Carers do it tough under Coalition-of-the-Willing HoWARd

“Creating Choice: Employment and the cost of caring”, launched by the Taskforce on Care Costs (TOCC) on 24 February 2005 in Sydney, calls on the Government to improve financial support for carers to give them real choice about working and caring, and thus improve flow on effects for business and the national economy. The report shows more than one in four workers with caring responsibilities have already reduced their working hours due to the high cost of care, and 25 per cent have considered leaving the workforce altogether. Juliet Bourke, Chair of TOCC said

“Forcing people to chose between work and care is not good for workers, their dependents, business or the national economy”.
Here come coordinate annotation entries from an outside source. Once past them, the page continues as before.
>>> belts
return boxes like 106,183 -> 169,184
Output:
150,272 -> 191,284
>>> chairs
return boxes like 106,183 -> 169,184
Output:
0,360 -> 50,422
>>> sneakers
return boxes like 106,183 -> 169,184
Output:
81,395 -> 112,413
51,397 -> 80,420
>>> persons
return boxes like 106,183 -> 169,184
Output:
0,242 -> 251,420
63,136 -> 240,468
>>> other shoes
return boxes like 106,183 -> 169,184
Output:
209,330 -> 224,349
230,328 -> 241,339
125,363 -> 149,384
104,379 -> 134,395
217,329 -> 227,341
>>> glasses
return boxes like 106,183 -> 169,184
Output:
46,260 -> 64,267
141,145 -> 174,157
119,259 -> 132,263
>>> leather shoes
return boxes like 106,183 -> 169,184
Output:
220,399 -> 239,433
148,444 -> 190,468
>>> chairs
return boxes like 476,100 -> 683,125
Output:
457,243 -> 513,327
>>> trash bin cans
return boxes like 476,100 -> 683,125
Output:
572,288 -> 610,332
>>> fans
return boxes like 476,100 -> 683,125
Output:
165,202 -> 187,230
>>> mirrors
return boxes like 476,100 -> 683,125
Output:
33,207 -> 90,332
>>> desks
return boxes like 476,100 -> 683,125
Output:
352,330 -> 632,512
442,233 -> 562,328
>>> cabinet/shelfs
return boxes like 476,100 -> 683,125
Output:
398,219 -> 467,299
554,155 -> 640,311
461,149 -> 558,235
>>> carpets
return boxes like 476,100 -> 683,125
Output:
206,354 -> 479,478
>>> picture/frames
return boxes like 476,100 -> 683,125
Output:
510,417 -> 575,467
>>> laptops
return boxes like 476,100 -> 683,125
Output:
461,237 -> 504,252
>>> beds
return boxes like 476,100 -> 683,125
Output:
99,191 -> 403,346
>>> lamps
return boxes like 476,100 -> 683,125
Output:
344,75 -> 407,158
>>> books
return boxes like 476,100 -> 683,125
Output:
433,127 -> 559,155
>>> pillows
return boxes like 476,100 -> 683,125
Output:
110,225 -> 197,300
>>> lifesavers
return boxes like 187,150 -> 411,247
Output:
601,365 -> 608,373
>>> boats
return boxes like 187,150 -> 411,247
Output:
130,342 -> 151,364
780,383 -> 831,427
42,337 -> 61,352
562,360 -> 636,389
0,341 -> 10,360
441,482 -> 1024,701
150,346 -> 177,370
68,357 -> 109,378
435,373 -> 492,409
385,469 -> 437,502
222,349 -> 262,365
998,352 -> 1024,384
The report observed that the Government has identified increasing levels of workforce participation as a key strategy for Australia’s future economic prosperity. Bourke said:

“Enabling carers to work to their optimal level will help achieve the Government’s objective of increasing workforce participation. It will increase taxation contributions, reduce government outlays and minimise skill wastage. This is a win-win situation”.

The report observed that the Government’s current financial support for workers with caring responsibilities is minimal, behind international best practice and narrowly focused (ie primarily on young children). TOCC’s survey found that a focus on children neglects the 20% of workers who care for elders and people with a disability. Bourke said

“We encourage the Government to be proactive about supporting workers with caring responsibilities.”

TOCC recommends that the Government:

1. Immediately draft legislation (for consultation) to implement its promised 30% rebate for care costs;
2. Extend the child-care rebate to cover elder and disability care costs;
3. Extend the 30% rebate to a more meaningful level (ie closer to a dollar for dollar rebate) and remove the proposed $4000 cap; 4. Introduce reforms to assist the cost of care in combination with a strategy to improve the accessibility and quality of care;
5. By June 2006 release a public report identifying the steps it has taken to implement the Taskforce’s recommendations.

I hope that HoWARd et al considers this data as he pushes through industrial relations reform with his compliant Senate.